TASK REQUIREMENTS: Turn the lines of the entries below into a numbered list, starting with the line containing "Out of the set" and going on through the line containing "be arranged?", with blank lines left out. Include only those lines.

INPUT DATA:
_ _ _ _ _ _ _

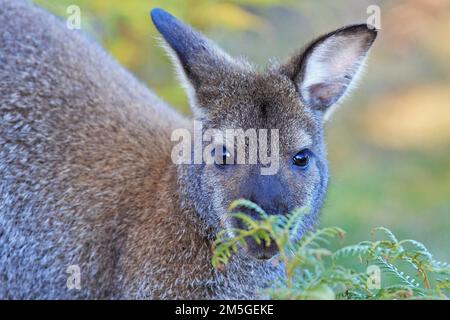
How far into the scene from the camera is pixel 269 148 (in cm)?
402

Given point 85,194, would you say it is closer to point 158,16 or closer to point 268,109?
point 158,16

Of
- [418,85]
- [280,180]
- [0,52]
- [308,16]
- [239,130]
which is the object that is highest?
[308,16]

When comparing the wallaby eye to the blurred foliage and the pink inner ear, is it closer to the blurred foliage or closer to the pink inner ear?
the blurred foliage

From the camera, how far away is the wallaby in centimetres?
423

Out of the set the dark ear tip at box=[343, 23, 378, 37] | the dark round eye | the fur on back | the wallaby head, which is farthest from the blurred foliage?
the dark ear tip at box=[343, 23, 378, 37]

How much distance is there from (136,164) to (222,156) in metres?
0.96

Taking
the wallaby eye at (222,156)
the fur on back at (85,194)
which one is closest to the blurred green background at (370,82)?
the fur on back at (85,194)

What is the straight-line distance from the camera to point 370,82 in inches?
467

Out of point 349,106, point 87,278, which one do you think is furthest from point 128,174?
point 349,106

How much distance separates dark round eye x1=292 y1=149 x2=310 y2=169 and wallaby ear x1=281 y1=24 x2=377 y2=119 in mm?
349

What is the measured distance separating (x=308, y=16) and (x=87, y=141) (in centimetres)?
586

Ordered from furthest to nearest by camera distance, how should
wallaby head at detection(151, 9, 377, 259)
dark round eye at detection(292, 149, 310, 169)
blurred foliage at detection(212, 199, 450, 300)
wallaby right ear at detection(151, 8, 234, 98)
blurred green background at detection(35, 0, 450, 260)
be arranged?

_ _ _ _ _ _ _

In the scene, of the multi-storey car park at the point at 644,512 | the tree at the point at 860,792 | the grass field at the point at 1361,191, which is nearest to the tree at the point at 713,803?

_ _ _ _ _ _ _

PROBLEM SOLUTION:
1. Out of the set the dark ear tip at box=[343, 23, 378, 37] | the dark round eye | the fur on back | the wallaby head, which is farthest from the blurred foliage?
2. the dark ear tip at box=[343, 23, 378, 37]
3. How much distance is there from (136,164) to (222,156) in metres?
4. 0.96
5. Taking
6. the wallaby eye at (222,156)
7. the fur on back at (85,194)
8. which one is closest to the blurred green background at (370,82)?
9. the fur on back at (85,194)
10. What is the straight-line distance from the camera to point 370,82 in inches?
11. 467
12. Out of point 349,106, point 87,278, which one do you think is furthest from point 128,174?
13. point 349,106
14. How much distance separates dark round eye x1=292 y1=149 x2=310 y2=169 and wallaby ear x1=281 y1=24 x2=377 y2=119 in mm?
15. 349
16. What is the measured distance separating (x=308, y=16) and (x=87, y=141) (in centimetres)?
17. 586
18. Ordered from furthest to nearest by camera distance, how should
19. wallaby head at detection(151, 9, 377, 259)
20. dark round eye at detection(292, 149, 310, 169)
21. blurred foliage at detection(212, 199, 450, 300)
22. wallaby right ear at detection(151, 8, 234, 98)
23. blurred green background at detection(35, 0, 450, 260)
24. be arranged?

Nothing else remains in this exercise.